# SUPPLIED DATA
>> begin
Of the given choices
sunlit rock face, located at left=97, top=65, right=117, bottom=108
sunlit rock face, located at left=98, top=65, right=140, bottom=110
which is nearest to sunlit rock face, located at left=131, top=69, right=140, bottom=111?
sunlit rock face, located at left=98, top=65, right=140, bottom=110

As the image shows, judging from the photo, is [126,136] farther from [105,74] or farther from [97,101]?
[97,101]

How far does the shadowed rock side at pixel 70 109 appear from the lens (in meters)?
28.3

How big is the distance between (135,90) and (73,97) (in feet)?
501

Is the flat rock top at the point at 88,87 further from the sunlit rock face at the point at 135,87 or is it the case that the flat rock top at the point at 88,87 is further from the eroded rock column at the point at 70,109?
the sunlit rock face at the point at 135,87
>> end
>> begin
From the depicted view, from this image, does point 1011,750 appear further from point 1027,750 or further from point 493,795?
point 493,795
>> end
# TASK TO COMPLETE
Locate every line in the records that contains the string "right", matching uppercase and lowercase exactly, and copy each of those lines out in full.

# EXERCISE SOLUTION
sunlit rock face, located at left=97, top=65, right=117, bottom=108
sunlit rock face, located at left=98, top=65, right=140, bottom=110
which is nearest to sunlit rock face, located at left=131, top=69, right=140, bottom=111?
sunlit rock face, located at left=98, top=65, right=140, bottom=110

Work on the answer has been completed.